Cette approche globale ouvre des portes à toute la population scolaire et évite de privilégier une seule catégorie d’enfants déjà favorisés. Elle peut faire tache d’huile pour le plus grand profit de la société.

Le scénario familial

comprendre, accepter, re-connaître

Mise en place d’interventions de facilitatrice en milieu scolaire

Chaque enfant qui arrive au monde est déjà inscrit dans une lignée dont il va hériter des transmissions, inconscientes ou non, de génération en génération. Le fœtus, véritable éponge, va littéralement se gorger des émotions de sa mère, se chargeant ainsi d’émotions qui ne lui appartiennent pas. Une programmation des évènements par l’inconscient familial s’ensuit, programmation sur laquelle il est utile de procéder à des investigations, des questionnements et un décryptage. Ceci peut se faire en étudiant son génosociogramme, plus simplement son arbre généalogique.

Lire, guérir et honorer son arbre, dialoguer avec cet inconscient familial, en ayant bien localisé les « loyautés familiales », tout cela permet de déposer les « valises » transgénérationnelles que l’on se croit obligé de porter par fidélité (encore une fois, consciente ou inconsciente).  Se soustraire de la programmation familiale va libérer l’individu qui pourra alors librement choisir son chemin.

Suite aux travaux d’Anne Ancelin- Schützenberger, de Bert Hellinger, Elizabeth Horowitz ou Serge Tisseron et tant d’autres depuis, le domaine de la psychologie s’est enrichi d’une technique puissante, la psychogénéalogie.

Tous les spécialistes savent maintenant que se couper de sa généalogie, c’est se couper de la vie.

Actuellement, que ce soit en consultations individuelles ou en pratique de psychodrame ou jeu de rôle, en séminaires de constellations familiales ou en thérapie familiale systémique, cette approche de la psychogénéalogie est limitée à peu d’individus ayant eu la chance d’aborder le sujet.

Nous proposons un accès bien plus vaste à cette pratique nouvelle à un public prêt à absorber de nouveaux enseignements : les enfants et les adolescents.
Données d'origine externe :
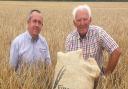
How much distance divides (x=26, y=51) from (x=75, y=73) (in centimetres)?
101

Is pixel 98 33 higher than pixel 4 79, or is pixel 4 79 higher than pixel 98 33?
pixel 98 33

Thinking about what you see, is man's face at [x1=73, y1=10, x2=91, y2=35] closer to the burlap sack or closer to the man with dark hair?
the man with dark hair

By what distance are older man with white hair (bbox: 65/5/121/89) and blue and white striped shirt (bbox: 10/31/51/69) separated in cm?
36

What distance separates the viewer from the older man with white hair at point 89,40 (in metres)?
4.45

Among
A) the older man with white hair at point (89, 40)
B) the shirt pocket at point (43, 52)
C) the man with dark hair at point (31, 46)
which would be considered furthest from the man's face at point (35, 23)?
the older man with white hair at point (89, 40)

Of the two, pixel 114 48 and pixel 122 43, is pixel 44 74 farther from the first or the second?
pixel 122 43

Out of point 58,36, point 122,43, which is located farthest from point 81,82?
point 58,36

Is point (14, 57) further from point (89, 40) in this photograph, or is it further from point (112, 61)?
point (112, 61)

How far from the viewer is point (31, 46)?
15.5 feet

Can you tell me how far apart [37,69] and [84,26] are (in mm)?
737

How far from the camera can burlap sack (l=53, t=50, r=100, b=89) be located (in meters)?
3.82

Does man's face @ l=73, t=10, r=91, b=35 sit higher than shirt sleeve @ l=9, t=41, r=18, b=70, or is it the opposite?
man's face @ l=73, t=10, r=91, b=35

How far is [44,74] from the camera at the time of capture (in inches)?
176

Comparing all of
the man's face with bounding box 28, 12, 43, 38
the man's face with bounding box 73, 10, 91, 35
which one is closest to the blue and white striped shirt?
the man's face with bounding box 28, 12, 43, 38
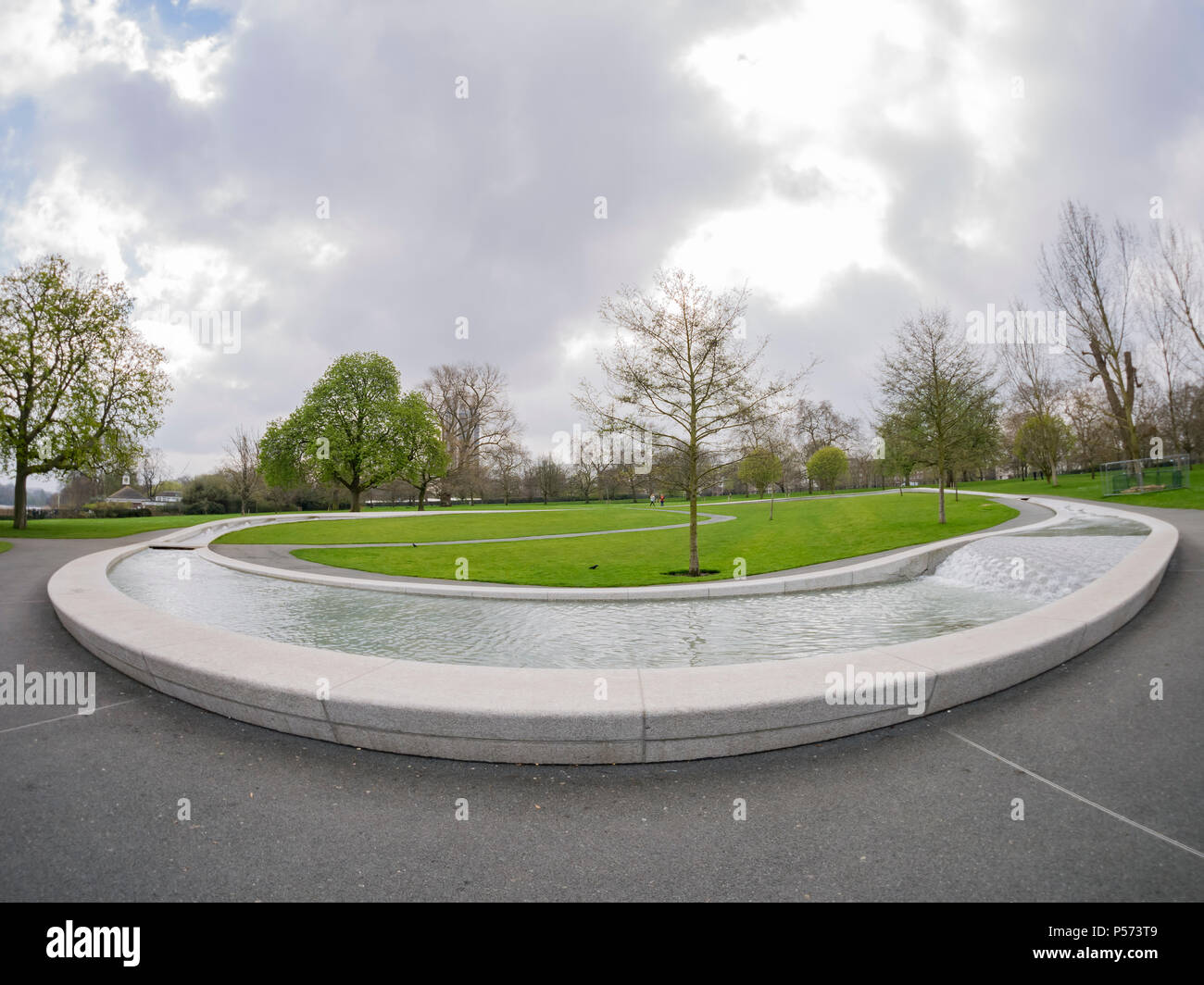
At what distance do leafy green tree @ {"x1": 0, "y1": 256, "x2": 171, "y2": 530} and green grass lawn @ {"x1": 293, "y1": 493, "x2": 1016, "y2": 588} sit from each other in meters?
17.7

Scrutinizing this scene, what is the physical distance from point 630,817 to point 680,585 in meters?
8.71

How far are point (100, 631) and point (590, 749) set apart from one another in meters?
6.01

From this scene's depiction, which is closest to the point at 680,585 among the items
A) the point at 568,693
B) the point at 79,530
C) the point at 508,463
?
the point at 568,693

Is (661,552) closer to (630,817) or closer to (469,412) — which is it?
(630,817)

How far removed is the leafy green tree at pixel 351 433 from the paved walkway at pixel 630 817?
41.9 metres

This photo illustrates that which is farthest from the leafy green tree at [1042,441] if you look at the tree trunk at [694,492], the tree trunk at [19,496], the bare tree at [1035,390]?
the tree trunk at [19,496]

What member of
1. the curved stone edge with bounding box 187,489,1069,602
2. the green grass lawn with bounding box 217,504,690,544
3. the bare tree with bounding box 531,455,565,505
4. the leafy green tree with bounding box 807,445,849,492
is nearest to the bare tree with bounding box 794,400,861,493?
the leafy green tree with bounding box 807,445,849,492

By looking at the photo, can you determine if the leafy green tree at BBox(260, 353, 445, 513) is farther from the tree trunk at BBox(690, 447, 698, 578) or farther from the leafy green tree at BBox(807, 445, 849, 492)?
the leafy green tree at BBox(807, 445, 849, 492)

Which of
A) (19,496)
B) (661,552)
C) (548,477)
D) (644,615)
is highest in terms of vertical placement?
(548,477)

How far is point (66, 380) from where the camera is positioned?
91.8ft

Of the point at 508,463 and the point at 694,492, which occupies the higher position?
the point at 508,463

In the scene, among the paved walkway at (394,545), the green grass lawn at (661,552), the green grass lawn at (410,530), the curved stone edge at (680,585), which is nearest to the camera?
the curved stone edge at (680,585)

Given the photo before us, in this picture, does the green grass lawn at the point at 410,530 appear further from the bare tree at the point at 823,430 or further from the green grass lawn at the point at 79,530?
the bare tree at the point at 823,430

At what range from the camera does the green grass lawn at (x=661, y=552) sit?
14000 millimetres
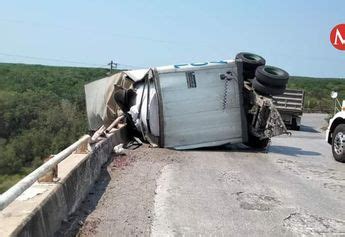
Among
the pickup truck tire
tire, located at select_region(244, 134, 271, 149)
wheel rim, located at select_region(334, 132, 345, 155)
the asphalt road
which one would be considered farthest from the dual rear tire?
the asphalt road

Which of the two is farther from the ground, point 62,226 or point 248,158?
point 62,226

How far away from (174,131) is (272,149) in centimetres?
314

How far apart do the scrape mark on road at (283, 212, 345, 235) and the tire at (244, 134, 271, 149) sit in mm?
7523

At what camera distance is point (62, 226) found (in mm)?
5656

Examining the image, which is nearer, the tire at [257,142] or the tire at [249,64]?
the tire at [257,142]

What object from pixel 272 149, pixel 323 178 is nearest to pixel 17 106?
pixel 272 149

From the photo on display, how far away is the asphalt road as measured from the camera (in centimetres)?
607

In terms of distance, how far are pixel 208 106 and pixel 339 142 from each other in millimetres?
3394

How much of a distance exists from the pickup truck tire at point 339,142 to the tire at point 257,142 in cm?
203

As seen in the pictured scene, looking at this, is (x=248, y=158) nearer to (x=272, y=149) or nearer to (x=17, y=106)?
(x=272, y=149)

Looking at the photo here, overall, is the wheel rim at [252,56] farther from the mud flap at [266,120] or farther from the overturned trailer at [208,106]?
the mud flap at [266,120]

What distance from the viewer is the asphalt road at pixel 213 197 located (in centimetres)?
607

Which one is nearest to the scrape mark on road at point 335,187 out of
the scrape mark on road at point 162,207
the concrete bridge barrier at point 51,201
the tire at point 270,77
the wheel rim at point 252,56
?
the scrape mark on road at point 162,207

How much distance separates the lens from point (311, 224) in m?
6.35
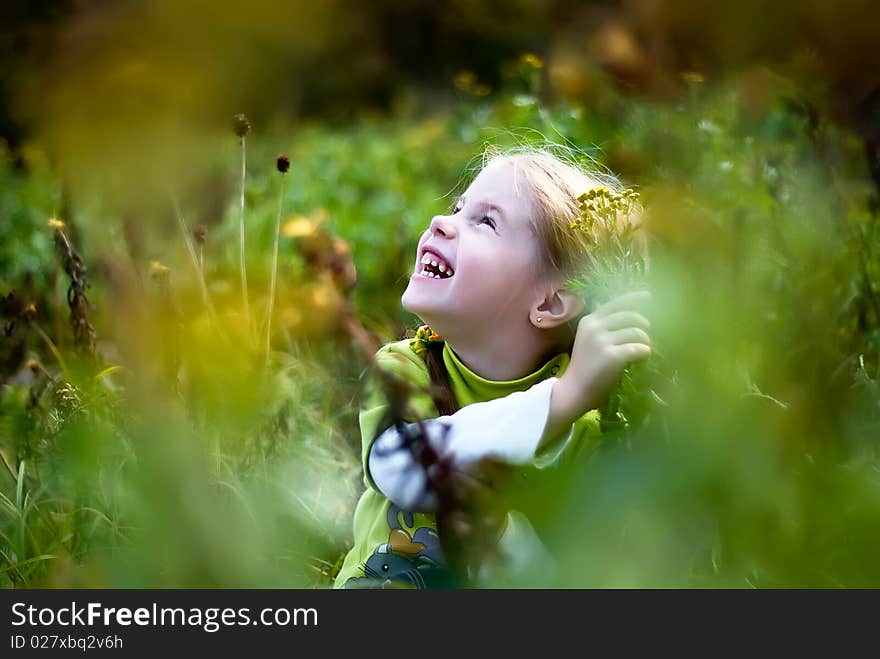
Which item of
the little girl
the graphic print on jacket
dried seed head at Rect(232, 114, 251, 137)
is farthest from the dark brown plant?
the graphic print on jacket

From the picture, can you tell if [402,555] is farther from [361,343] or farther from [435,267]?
[361,343]

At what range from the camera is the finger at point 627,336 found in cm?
115

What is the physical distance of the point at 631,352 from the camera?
1147 mm

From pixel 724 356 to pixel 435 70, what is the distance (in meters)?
7.91

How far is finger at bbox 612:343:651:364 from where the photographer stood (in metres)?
1.13

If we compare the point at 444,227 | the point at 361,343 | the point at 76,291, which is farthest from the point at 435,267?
Answer: the point at 361,343

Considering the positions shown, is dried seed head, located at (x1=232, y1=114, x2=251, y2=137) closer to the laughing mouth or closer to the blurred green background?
the blurred green background

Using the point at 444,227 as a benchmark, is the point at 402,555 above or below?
below

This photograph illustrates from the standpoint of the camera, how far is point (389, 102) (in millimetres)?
7887

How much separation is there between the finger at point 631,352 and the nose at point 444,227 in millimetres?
492

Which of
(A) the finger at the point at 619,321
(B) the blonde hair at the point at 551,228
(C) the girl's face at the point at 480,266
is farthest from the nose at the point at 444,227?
(A) the finger at the point at 619,321

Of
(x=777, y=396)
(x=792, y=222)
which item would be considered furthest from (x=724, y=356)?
(x=792, y=222)

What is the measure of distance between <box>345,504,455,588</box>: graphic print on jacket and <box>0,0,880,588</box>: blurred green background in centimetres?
11

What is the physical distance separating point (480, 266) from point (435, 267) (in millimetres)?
76
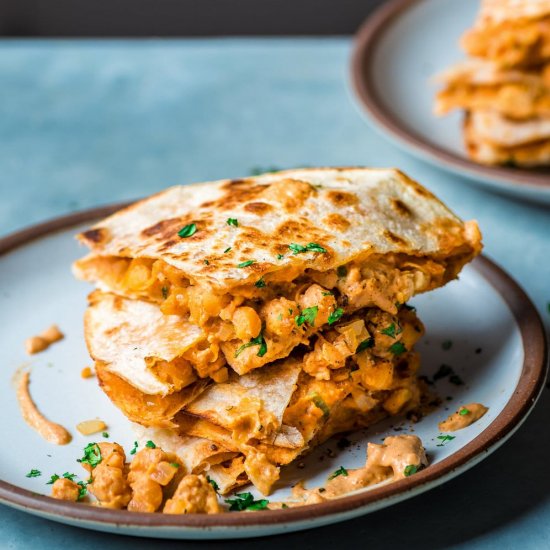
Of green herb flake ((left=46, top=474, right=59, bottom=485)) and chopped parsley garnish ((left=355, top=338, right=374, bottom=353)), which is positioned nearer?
green herb flake ((left=46, top=474, right=59, bottom=485))

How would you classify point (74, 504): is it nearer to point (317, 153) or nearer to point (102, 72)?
point (317, 153)

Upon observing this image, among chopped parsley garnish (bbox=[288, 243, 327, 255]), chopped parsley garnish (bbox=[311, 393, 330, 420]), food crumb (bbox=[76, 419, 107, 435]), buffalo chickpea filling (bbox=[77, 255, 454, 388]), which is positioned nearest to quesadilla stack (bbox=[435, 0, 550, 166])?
buffalo chickpea filling (bbox=[77, 255, 454, 388])

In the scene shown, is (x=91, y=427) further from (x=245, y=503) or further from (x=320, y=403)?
(x=320, y=403)

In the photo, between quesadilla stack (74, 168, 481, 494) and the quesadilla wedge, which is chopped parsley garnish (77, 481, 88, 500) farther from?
the quesadilla wedge

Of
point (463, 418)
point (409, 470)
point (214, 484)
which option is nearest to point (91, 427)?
point (214, 484)

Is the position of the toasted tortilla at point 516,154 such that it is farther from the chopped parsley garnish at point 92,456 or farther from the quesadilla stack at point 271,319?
the chopped parsley garnish at point 92,456

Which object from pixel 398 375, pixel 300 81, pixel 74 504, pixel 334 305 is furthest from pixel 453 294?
pixel 300 81

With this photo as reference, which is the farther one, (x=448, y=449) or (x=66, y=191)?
(x=66, y=191)
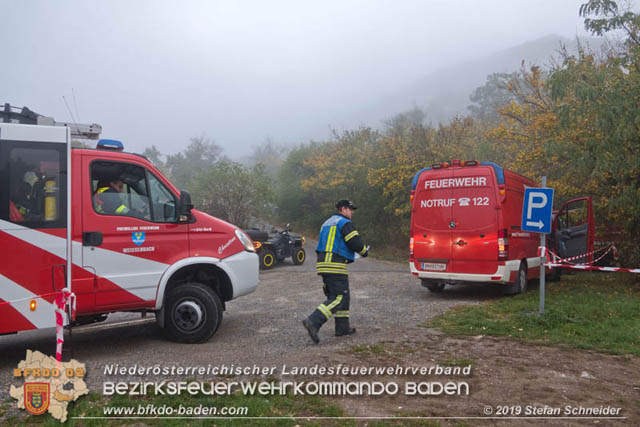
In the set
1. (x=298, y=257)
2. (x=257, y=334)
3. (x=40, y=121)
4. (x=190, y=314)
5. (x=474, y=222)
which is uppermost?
(x=40, y=121)

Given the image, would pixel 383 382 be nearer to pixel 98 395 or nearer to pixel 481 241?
pixel 98 395

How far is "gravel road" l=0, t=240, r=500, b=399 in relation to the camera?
551 centimetres

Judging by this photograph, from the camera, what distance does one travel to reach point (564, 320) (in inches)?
274

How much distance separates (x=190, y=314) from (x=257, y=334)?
1.10 metres

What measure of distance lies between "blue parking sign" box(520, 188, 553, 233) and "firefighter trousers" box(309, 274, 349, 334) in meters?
3.14

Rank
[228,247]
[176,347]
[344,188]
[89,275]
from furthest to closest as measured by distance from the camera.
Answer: [344,188], [228,247], [176,347], [89,275]

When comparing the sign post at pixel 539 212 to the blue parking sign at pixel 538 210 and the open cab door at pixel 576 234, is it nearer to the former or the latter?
the blue parking sign at pixel 538 210

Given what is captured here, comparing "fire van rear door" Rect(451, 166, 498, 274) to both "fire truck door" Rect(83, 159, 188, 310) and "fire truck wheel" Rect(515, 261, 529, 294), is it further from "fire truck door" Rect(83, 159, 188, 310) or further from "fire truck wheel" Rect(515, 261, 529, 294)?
"fire truck door" Rect(83, 159, 188, 310)

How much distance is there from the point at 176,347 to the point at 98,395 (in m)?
1.80

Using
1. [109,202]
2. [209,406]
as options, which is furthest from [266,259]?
[209,406]

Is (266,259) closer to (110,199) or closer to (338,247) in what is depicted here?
(338,247)

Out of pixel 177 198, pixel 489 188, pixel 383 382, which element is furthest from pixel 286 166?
pixel 383 382

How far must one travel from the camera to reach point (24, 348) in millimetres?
6465

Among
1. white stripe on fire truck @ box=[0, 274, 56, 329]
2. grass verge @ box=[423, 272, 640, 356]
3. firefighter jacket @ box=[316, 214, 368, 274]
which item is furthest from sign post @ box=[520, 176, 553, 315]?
white stripe on fire truck @ box=[0, 274, 56, 329]
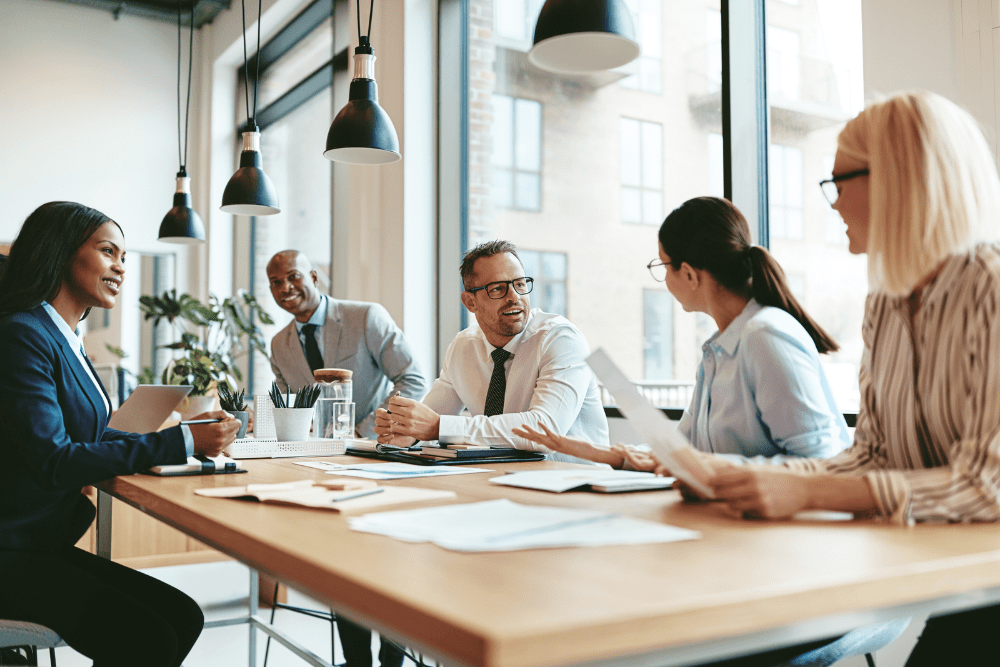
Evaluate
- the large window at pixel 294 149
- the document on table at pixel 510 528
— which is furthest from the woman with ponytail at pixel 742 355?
the large window at pixel 294 149

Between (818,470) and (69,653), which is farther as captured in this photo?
(69,653)

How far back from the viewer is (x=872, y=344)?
1390 mm

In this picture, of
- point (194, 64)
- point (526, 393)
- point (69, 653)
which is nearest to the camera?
point (526, 393)

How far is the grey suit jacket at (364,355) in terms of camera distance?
3.71 m

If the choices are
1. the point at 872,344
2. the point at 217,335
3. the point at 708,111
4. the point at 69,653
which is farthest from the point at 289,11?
the point at 872,344

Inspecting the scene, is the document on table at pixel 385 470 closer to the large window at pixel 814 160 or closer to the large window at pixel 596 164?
the large window at pixel 814 160

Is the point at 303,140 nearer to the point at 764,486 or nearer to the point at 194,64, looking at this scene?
the point at 194,64

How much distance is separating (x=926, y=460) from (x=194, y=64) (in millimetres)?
8133

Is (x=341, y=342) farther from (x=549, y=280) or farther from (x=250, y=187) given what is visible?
(x=549, y=280)

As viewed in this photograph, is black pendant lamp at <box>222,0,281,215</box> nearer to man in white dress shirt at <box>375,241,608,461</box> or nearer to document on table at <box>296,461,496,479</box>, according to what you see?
man in white dress shirt at <box>375,241,608,461</box>

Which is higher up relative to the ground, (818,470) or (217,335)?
(217,335)

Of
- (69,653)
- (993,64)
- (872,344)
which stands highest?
(993,64)

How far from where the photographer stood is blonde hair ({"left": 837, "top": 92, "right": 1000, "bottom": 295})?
118cm

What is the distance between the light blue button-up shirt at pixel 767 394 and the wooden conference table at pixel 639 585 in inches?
23.6
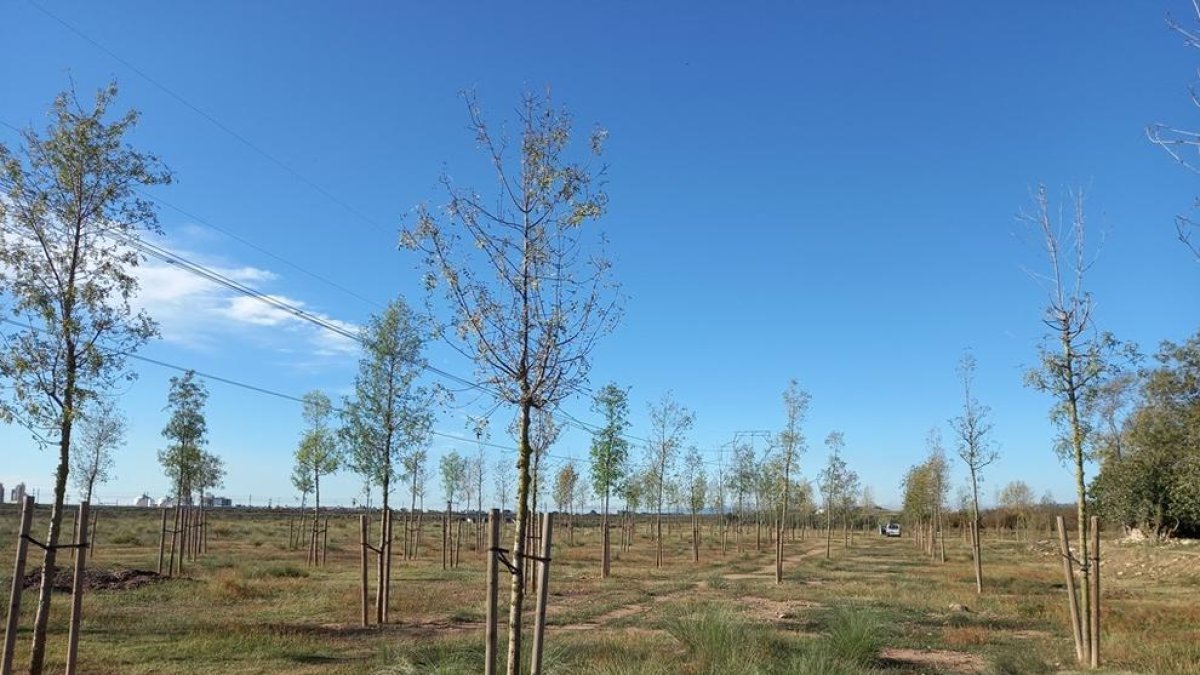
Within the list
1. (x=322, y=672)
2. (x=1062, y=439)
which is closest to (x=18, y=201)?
(x=322, y=672)

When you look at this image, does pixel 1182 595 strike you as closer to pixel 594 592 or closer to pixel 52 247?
pixel 594 592

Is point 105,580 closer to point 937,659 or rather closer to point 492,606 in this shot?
point 492,606

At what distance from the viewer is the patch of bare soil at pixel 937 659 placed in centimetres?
1157

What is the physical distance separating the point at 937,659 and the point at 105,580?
19395mm

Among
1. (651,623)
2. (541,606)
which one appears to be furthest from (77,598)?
(651,623)

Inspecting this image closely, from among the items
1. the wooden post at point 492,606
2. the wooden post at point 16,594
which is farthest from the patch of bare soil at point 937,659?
the wooden post at point 16,594

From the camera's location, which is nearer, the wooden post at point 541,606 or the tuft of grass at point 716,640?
the wooden post at point 541,606

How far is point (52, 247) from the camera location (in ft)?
30.6

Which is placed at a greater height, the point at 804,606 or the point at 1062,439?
the point at 1062,439

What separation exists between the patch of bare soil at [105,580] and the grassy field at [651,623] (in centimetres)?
51

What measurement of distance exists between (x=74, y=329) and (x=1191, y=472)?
92.8 feet

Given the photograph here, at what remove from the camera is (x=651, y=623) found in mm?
15156

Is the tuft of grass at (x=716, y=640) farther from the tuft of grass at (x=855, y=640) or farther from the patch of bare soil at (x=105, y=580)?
the patch of bare soil at (x=105, y=580)

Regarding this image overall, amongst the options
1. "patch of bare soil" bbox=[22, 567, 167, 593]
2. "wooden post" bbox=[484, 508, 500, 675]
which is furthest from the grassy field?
"wooden post" bbox=[484, 508, 500, 675]
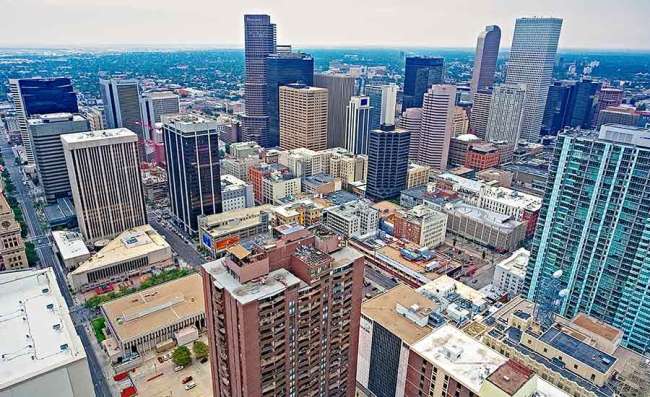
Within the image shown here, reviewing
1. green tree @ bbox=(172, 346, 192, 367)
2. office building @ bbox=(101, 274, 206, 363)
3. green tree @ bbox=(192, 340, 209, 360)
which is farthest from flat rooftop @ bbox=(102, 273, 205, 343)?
green tree @ bbox=(192, 340, 209, 360)

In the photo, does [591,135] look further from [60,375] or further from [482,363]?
[60,375]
En effet, ceux-ci, en admettant même qu’ils soient les plus loyaux des individus encore très proches de leur famille, ont la capacité spontanée d’assimiler et guérir (gai-rire) les charges transmises par leurs ascendants.

Notre projet, innovateur, propose une assistance en milieu scolaire qui pourrait se présenter ainsi :

–  envoi à l’école ou à la classe intéressée du questionnaire généalogique à remplir par la famille avec l’enfant (questionnaire à adapter selon les âges).

– intervention du praticien en classe pour aider au montage de l’arbre généalogique de chaque enfant (à partir du questionnaire rempli par les volontaires, les autres enfants pouvant simplement être spectateurs. Il est indispensable que famille, enfant et enseignant soient respectés dans leur choix de participer ou non au projet) .

–  formation des enseignants à la demande de l’école et des maîtres

–  mise en place d’un objectif par chaque enfant au vu de son arbre.

–  travail en classe sur la recherche d’informations à inclure dans l’arbre

–  mise en ordre de l’arbre.

–  travail facultatif praticien-enseignants-direction sur certains cas posant un problème mis en relief par cette approche.

–  rencontre avec les parents intéressés par cette démarche.

L’objectif premier de cette intervention en milieu scolaire est de s’adresser à une population scolaire et ouvrir un éventail de possibilités aux enfants et à leurs familles ; cette action d’envergure permettra la résolution de nombreux questionnements chez les enfants et leur donnera des outils pour aller ensuite  choisir leur destin en usant de leur libre-arbitre.

En participant à ces séances, l’enfant pourra remettre chaque membre de sa famille à sa place en  retrouvant la sienne par la simple étude de son arbre généalogique.